Beginning with the line that holds "At what distance from", set down each line of the data below through the very last, exactly as given, and nothing beyond that.

====== Data excerpts ======

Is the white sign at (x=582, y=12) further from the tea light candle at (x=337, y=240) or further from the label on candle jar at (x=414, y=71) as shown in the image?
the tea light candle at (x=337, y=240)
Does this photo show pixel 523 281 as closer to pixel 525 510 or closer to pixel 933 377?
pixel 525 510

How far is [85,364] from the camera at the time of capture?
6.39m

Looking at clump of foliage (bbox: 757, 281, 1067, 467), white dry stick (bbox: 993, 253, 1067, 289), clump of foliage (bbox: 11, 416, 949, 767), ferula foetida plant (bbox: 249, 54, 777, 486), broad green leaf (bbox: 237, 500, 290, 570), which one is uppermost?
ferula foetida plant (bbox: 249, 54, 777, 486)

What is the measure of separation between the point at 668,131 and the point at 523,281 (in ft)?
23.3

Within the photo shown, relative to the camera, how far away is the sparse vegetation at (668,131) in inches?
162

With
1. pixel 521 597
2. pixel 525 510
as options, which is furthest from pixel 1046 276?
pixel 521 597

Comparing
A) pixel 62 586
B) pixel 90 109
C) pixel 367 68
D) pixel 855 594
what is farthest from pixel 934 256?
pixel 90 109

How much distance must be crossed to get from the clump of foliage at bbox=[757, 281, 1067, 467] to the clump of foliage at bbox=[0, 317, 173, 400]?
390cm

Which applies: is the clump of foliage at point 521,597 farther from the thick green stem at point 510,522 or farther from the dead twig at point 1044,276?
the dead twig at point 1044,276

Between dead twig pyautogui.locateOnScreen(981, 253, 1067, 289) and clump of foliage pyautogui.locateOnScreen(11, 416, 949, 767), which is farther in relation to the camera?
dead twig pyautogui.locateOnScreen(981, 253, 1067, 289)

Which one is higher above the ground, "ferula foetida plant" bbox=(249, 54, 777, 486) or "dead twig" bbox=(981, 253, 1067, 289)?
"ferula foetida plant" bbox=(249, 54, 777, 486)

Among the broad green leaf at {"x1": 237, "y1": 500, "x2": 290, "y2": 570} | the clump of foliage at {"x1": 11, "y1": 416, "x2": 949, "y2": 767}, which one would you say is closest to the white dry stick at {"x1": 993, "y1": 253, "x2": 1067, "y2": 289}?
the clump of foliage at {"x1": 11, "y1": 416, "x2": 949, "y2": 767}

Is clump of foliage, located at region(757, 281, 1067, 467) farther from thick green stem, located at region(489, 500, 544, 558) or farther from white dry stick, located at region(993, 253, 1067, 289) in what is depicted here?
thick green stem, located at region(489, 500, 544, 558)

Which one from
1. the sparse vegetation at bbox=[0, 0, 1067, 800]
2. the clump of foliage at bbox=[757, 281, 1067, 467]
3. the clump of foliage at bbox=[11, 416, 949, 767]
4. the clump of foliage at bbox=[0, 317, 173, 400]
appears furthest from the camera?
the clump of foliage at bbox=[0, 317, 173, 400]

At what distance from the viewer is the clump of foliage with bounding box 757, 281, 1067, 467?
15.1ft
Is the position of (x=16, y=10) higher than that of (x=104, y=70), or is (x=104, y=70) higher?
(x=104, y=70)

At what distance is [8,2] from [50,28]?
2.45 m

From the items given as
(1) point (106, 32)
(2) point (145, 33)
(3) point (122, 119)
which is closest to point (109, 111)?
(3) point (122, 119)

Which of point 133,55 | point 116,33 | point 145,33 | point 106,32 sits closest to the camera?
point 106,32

======

Result:
At what distance from the viewer is the clump of foliage with bounding box 757, 281, 1067, 467?
15.1ft
Is the position of (x=16, y=10) higher than that of (x=104, y=70), or is (x=104, y=70) higher?
(x=104, y=70)

At what distance is [8,2] from [50,28]?
2.45 m

From the items given as
(1) point (106, 32)
(2) point (145, 33)
(3) point (122, 119)
which is closest to point (109, 111)?
(3) point (122, 119)

Which of point 133,55 | point 116,33 | point 145,33 | point 106,32 sits closest to the camera?
point 106,32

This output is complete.